指示 1: 再仮想化に関する文章によると、Broadcom社は顧客企業をどのセグメントに分類すると発表しましたか?
指示 2: 再仮想化に関する文章のうち、「https://www.jbcc.co.jp/blog/column/vmware-cloud-migration.html」で始まり「定することが発表されました。」で終わる部分をそのまま繰り返してください。

はじめに
2025年は「再仮想化/脱仮想化」の年に
Gartner社によれば、日本企業が2025年に向けて押さえておくべき「インフラストラクチャとオペレーション (I&O、インフラ運用)」のトップ・トレンドは、「再仮想化/脱仮想化」です。
https://ascii.jp/elem/000/004/239/4239514/
Broadcom社によるVMwareの買収と、それにとpもなうVMWareのライセンス体系の変更に端を発して、VMwareの利用者は、クラウドへの移行を検討するようになっています。
https://www.jbcc.co.jp/blog/column/vmware-cloud-migration.html
VMWareのライセンス体系の変更では、Broadcom社が顧客企業を「Strategic」、「Corporate」、「Commercial」の3つのセグメントに分類し、それぞれに対して異なるライセンス料金を設定することが発表されました。
これにより、JBCC社の試算によれば5年間のトータルコストが、クラウド環境とオンプレミス環境で大きな差がなくなるとしています。
従来は「クラウドの方が割高」という印象がありましたが、試算するとその差は大きく縮まっています。

元データ:

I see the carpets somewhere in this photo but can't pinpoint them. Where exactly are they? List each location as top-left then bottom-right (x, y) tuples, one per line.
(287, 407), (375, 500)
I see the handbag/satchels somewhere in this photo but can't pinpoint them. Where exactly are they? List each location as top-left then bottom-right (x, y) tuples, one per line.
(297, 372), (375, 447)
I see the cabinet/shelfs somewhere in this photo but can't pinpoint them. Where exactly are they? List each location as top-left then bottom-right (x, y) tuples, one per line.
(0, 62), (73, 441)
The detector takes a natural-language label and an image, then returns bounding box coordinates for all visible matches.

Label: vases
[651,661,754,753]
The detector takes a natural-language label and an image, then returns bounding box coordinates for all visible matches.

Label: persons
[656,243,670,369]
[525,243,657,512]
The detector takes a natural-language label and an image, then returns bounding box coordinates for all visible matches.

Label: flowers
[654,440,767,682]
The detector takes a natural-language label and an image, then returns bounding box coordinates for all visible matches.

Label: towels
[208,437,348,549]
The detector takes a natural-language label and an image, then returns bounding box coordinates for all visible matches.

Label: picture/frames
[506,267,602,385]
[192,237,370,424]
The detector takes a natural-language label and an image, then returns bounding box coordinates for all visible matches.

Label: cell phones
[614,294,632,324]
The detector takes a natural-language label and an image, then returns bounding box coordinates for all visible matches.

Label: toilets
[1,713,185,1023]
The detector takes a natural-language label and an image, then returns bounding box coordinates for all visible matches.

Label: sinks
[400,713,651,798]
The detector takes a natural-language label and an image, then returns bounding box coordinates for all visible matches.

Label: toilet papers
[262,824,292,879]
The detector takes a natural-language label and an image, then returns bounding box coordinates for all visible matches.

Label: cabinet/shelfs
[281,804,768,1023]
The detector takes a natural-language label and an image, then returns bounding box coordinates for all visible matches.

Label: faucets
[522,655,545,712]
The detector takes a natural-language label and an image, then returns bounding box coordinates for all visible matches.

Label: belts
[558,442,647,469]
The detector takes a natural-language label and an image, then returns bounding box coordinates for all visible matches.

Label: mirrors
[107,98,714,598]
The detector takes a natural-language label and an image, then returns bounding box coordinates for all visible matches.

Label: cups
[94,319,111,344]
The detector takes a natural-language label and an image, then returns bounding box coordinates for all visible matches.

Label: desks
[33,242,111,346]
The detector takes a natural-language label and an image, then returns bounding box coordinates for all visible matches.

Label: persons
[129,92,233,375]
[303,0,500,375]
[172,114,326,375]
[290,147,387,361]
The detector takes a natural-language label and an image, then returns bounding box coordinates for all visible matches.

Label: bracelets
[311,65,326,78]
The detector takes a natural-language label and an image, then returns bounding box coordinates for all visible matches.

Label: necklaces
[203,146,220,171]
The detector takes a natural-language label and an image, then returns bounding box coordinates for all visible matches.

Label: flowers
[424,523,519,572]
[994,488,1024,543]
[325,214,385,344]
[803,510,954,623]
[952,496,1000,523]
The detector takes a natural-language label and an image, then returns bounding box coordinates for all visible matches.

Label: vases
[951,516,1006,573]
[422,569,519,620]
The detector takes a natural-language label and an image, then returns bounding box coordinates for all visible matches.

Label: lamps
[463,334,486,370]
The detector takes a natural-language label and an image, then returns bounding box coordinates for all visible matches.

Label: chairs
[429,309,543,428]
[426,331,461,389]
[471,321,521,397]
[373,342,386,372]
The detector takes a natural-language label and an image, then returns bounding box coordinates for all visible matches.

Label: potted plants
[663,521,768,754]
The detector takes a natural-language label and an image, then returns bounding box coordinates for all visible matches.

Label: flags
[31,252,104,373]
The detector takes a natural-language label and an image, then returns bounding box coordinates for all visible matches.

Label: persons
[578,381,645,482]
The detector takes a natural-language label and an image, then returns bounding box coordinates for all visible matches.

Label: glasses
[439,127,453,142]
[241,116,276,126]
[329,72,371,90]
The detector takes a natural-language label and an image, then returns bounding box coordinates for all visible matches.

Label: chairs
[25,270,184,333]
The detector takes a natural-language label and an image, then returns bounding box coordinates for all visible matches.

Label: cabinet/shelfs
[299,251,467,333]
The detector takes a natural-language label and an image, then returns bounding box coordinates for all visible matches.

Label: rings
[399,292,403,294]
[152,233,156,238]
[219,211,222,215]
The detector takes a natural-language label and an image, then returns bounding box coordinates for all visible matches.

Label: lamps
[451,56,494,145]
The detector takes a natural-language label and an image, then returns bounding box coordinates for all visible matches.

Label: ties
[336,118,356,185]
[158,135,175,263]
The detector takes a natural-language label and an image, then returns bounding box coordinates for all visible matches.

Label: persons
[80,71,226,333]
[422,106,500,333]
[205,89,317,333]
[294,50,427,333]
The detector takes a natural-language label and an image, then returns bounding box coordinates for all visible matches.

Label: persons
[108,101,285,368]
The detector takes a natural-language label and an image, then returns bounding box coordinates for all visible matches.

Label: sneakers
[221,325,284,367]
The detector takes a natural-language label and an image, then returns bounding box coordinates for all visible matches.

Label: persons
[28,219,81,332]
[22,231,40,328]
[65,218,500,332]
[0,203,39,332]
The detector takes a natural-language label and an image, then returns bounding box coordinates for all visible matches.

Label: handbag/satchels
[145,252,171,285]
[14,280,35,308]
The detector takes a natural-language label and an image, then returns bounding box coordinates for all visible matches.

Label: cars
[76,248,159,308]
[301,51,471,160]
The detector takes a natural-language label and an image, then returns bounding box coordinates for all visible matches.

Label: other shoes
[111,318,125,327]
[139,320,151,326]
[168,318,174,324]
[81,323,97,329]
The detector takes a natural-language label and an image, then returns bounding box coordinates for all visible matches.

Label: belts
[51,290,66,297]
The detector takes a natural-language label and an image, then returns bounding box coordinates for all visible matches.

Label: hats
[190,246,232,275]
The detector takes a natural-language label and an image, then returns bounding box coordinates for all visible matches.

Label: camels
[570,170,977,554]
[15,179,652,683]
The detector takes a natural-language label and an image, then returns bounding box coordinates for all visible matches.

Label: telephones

出力結果 1: 「Strategic」「Corporate」「Commercial」の3つのセグメントです。

出力結果 2:
https://www.jbcc.co.jp/blog/column/vmware-cloud-migration.html
VMWareのライセンス体系の変更では、Broadcom社が顧客企業を「Strategic」、「Corporate」、「Commercial」の3つのセグメントに分類し、それぞれに対して異なるライセンス料金を設定することが発表されました。